В свою очередь имя Сахи в его произношении напоминало затянувшийся выдох, будто бы там пряталась пара лишних букв.
Кроме имени Сахи узнала возраст Льхе (она угадала: тридцать один год — практически её ровесник) и название его родного мира (ни о чём ей не говорящее). Рассказывать о том, как попал на Перекрёсток, он не захотел.

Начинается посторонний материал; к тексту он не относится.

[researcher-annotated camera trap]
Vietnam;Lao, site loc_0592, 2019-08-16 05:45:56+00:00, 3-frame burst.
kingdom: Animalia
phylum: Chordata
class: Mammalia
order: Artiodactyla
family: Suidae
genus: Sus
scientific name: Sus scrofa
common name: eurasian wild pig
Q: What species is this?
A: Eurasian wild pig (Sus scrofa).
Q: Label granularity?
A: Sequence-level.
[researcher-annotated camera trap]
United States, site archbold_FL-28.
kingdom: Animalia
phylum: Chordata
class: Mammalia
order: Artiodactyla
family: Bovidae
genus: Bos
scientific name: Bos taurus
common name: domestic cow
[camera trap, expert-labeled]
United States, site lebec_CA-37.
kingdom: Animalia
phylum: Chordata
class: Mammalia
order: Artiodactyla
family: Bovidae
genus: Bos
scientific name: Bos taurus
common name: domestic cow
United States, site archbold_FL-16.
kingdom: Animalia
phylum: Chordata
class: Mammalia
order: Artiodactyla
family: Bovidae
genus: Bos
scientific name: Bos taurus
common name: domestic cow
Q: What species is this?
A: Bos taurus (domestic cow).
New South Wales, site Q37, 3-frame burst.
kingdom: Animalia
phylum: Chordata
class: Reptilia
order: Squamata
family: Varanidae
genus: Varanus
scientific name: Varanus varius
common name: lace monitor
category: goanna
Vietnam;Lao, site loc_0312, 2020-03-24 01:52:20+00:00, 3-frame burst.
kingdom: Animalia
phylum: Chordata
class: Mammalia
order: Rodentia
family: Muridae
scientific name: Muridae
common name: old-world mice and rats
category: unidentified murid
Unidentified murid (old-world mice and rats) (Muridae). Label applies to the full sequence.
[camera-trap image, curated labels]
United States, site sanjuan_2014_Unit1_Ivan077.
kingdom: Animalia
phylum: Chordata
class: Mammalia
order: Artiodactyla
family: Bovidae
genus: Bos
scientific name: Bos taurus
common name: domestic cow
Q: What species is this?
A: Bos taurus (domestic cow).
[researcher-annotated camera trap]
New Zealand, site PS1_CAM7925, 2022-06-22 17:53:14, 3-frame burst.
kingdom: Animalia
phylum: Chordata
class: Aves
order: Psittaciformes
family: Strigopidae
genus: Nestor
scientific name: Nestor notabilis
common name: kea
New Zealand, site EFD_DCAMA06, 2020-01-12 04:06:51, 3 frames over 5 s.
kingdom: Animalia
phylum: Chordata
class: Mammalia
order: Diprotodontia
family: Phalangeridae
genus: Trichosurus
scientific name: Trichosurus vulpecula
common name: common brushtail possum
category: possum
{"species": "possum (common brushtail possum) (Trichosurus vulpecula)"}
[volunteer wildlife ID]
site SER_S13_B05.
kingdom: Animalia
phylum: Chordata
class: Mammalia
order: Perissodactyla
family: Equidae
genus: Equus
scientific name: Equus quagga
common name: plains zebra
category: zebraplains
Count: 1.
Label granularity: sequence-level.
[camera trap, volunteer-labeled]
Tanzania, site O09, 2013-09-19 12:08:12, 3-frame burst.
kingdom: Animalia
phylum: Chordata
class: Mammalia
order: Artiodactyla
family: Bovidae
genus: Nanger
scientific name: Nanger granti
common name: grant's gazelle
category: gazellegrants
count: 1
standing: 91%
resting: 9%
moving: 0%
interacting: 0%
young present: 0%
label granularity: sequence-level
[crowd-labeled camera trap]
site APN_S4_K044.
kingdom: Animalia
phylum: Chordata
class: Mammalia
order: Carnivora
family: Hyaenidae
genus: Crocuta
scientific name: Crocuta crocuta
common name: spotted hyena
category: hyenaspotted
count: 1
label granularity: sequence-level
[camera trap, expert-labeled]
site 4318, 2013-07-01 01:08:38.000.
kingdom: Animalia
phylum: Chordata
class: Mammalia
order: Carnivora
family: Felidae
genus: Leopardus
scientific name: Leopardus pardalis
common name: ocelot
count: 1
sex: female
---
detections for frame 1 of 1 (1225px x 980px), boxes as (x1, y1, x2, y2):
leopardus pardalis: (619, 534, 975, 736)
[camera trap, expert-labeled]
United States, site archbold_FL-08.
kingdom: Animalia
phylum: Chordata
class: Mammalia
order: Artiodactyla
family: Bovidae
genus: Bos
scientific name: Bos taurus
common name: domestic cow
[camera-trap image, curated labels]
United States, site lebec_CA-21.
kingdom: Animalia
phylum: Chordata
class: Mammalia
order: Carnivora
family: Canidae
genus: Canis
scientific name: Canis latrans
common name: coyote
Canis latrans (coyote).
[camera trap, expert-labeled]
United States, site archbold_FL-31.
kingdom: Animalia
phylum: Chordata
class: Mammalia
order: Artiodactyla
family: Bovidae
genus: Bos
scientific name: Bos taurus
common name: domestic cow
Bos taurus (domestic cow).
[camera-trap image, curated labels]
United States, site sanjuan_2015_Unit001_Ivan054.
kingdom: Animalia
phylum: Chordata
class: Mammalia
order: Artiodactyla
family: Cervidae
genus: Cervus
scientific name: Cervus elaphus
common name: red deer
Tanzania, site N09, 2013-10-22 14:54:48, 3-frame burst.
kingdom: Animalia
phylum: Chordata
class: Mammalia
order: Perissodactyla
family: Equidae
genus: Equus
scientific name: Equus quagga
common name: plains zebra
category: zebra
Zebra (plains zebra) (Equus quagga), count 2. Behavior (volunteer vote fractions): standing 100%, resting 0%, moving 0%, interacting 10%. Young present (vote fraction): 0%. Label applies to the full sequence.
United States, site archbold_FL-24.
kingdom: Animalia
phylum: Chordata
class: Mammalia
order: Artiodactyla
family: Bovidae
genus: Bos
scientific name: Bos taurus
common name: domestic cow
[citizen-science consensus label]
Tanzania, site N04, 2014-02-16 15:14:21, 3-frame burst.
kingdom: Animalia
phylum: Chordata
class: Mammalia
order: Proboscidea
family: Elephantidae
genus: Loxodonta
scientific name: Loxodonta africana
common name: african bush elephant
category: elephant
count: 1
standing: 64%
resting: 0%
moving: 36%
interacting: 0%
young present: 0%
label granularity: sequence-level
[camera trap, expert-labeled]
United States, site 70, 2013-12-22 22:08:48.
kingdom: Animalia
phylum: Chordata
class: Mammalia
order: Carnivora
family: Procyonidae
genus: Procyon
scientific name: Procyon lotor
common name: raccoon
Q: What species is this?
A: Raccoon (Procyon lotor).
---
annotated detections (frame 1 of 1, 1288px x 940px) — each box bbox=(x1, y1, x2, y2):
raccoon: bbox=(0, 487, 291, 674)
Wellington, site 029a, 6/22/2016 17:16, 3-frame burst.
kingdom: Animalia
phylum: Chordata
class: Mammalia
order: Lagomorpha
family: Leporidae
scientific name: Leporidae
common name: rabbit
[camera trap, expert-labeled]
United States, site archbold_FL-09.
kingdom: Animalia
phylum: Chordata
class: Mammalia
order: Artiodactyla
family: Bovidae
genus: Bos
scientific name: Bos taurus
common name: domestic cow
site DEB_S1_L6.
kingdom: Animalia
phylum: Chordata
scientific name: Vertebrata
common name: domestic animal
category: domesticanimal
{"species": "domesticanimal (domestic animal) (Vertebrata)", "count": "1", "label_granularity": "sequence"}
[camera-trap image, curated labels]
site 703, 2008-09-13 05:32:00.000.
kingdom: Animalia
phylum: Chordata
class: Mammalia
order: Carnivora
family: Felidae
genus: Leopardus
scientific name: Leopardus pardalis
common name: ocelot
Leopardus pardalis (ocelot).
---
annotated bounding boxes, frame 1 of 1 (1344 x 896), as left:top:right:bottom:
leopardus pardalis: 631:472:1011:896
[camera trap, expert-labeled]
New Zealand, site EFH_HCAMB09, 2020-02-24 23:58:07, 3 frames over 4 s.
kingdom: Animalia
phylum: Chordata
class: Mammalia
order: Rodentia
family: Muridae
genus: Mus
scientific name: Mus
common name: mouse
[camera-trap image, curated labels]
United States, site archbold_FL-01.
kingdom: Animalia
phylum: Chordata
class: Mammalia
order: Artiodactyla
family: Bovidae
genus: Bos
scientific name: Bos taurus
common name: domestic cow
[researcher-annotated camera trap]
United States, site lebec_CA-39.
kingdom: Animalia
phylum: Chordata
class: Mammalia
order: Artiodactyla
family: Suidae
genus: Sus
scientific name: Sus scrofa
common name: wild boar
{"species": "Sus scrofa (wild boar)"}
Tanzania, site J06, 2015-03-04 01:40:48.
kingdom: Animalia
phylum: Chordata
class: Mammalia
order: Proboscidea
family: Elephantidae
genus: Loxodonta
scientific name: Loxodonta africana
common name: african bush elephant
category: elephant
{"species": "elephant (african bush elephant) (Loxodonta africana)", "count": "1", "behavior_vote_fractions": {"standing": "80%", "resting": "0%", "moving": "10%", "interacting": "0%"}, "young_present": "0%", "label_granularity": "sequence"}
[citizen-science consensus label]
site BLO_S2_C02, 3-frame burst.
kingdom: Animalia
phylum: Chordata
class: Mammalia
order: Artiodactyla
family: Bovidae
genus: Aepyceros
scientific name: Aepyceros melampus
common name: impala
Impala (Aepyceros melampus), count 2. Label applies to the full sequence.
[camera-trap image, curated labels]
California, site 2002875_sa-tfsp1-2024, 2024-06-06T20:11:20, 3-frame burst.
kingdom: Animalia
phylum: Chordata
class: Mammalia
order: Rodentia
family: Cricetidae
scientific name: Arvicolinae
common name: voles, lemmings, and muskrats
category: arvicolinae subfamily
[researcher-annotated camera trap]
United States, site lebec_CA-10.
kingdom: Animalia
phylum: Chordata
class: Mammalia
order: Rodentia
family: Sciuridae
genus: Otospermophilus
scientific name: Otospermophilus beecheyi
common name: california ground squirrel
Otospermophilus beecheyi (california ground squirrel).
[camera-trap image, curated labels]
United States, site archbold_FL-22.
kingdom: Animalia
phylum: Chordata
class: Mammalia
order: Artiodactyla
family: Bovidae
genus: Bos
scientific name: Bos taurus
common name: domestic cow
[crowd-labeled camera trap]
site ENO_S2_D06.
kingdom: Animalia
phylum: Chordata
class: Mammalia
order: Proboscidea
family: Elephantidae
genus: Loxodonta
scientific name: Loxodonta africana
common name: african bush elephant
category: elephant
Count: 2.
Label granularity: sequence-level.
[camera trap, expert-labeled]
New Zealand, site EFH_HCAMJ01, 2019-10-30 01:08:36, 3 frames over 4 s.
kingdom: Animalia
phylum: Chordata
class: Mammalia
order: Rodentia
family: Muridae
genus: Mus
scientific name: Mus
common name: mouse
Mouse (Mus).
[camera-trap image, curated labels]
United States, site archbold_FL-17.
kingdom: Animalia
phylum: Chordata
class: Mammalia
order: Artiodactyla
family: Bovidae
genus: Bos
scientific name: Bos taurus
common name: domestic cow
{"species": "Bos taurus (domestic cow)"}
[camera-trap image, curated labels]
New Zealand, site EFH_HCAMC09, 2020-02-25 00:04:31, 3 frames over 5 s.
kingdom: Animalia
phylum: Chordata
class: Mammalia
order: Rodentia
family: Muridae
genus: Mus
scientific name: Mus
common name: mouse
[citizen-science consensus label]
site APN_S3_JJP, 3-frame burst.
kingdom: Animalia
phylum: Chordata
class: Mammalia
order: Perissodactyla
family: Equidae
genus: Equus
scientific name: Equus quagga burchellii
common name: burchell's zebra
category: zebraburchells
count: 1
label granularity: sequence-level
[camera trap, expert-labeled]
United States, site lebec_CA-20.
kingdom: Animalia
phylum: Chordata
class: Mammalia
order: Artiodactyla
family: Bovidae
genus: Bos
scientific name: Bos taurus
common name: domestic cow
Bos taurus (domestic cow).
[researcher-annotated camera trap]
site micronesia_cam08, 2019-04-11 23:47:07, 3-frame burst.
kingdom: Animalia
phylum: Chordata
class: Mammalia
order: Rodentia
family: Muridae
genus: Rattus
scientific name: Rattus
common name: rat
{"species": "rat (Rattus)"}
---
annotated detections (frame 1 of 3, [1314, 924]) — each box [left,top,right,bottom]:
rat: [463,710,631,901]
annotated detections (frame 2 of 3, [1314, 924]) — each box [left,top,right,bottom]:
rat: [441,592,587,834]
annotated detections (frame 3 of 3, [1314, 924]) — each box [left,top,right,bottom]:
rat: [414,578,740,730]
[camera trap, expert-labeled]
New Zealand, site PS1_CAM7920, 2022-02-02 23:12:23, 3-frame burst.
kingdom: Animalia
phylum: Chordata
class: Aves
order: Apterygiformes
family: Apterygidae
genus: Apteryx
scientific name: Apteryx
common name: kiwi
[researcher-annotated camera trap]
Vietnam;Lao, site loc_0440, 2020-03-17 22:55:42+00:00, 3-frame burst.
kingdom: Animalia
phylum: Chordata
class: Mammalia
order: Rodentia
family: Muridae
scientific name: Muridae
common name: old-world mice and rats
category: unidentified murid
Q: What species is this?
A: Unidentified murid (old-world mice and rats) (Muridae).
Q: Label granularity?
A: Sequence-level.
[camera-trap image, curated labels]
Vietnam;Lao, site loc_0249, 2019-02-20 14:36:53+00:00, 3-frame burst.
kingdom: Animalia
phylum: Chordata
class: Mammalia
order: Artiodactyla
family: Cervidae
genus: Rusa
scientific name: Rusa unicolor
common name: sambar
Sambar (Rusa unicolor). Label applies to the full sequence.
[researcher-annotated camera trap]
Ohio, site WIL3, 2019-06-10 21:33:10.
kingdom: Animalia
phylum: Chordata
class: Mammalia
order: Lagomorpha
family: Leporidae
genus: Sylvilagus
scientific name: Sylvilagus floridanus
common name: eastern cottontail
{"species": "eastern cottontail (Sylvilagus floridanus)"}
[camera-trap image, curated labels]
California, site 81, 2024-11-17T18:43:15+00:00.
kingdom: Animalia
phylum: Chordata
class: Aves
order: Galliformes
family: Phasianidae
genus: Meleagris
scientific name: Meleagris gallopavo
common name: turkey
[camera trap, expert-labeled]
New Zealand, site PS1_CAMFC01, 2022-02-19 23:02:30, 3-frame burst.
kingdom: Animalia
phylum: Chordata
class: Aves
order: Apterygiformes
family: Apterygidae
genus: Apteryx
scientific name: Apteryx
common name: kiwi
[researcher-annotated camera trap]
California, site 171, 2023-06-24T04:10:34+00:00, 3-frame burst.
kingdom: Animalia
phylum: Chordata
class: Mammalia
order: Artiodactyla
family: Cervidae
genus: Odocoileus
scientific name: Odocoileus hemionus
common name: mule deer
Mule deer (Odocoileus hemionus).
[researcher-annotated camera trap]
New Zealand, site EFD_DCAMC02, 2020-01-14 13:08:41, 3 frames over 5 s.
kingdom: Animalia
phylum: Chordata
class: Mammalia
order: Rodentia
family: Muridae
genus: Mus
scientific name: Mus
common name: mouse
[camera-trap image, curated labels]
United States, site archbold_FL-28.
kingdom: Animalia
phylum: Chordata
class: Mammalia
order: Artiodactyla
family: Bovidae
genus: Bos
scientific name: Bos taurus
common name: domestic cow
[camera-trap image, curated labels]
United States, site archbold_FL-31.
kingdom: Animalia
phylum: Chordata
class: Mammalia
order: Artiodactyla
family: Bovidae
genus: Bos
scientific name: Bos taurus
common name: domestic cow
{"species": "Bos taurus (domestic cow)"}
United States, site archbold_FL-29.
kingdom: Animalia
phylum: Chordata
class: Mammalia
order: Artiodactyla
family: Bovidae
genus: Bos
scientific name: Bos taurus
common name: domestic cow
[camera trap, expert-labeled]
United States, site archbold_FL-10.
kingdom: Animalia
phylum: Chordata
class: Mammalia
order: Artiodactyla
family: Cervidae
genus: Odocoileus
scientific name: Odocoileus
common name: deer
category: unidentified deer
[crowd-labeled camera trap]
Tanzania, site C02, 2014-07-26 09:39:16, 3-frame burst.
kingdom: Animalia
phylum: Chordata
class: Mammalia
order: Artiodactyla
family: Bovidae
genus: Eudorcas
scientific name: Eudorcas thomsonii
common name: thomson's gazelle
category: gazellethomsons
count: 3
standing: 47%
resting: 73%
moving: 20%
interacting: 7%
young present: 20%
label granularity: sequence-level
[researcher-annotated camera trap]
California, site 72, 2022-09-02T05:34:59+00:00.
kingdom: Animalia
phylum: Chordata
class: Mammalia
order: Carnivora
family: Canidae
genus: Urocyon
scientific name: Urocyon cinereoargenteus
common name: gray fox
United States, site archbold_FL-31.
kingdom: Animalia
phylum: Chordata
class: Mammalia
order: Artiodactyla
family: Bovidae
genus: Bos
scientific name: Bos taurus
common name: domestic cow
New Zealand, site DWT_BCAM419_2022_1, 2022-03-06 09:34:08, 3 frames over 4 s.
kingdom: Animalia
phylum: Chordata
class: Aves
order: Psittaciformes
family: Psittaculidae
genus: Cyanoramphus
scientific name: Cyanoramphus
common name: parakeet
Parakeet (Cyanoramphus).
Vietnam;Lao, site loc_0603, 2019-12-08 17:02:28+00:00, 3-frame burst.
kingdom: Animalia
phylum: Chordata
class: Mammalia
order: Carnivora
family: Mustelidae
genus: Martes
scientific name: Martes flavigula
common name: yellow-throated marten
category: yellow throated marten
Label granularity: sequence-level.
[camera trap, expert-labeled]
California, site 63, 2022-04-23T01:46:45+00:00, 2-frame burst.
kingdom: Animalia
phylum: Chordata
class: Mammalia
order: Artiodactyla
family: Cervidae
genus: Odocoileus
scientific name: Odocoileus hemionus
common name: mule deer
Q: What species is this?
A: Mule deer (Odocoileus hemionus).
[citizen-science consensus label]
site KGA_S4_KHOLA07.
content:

Вообще, чем дальше от города они отходили, тем мрачнее и тише становился Льхе, и тем больше опаски читалось во взглядах, которые он бросал на хвост Сахи.
До холма, на вершине которого располагался приют Таниниты, они добрались в почти угрожающем молчании. Льхе угрюмо оглядел двухметровый забор, окружающий территорию приюта, и отказался подниматься.
— Это для защиты от диких животных, — поспешила успокоить его Сахи. — В лесах полно троп в другие миры, и иногда по ним приходят опасные звери.
Льхе с минуту потоптался на месте под скрип некогда добротных, а теперь сбитых в труху сапог, коснулся рукояти ножа, затем сам себе кивнул. Пропустив Сахи вперёд, он осторожно двинулся следом. Весь путь наверх она с трудом сдерживалась, чтобы не обернуться и не дотронуться до затылка, к которому намертво прилип чужой тяжёлый взгляд.
Ворота не пустовали: оседлав верхнюю перекладину, на них пристроилась совсем юная девчушка, едва ли подросток. На коленях она держала крутобокую миску с орехами. Зачерпнув полную горсть, девочка сжала тонкие, хрупкие на вид пальцы — и орехи с треском лопнули.
Остановившись в полуметре от ворот, Сахи поднялась на задней части хвоста, пока не оказалась лицом к лицу с необычной «стражницей».
— Привет, — поздоровалась она. — Не подскажешь, где Танинита?
— В мастерской, — отозвалась девочка. И тут же жадно спросила: — А вы ещё выше подняться можете?
Сахи посмотрела вниз. Она балансировала на последней трети хвоста, едва сложившейся в устойчивое кольцо опоры.
— Вряд ли.
— Жалко… — «стражница» на мгновение выпятила нижнюю губу. — Но всё равно здорово. А я вон как могу!
Она покопалась в миске, вытащила особо крупный орех и сжала его промеж указательного и большого пальцев. Скорлупа разошлась на неровные лепестки.
— Впечатляет, — восхищённо округлила глаза Сахи. Выдержав небольшую паузу, она попросила: — Ты не могла бы открыть ворота? Моему другу надо поговорить с Танинитой.
Девочка подалась вперёд, беспечно цепляясь за доски одними ногами. Казалось, она только сейчас заметила Льхе. Некоторое время они изучали друг друга: настороженный чужак и девчушка, в пальцах которой скрывалось больше силы, чем в теле иного взрослого человека. Затем девочка со звонким «Ага!» исчезла по ту сторону забора. Ещё пару мгновений спустя распахнулась калитка в правой створке ворот.
Сахи хорошо знала территорию приюта: она навещала его каждый месяц, иногда даже чаще. Жилые постройки опоясывали вершину холма справа, хозяйственные, включая кузницу и гончарную мастерскую, — слева. Между ними оставалась просторная лужайка, по центру которой располагался открытый очаг. Сейчас вокруг него кипела жизнь: обитатели приюта готовились к ужину. Сахи заметила парочку знакомых лиц, но останавливаться не стала: уж больно мрачно сопел за её спиной Льхе.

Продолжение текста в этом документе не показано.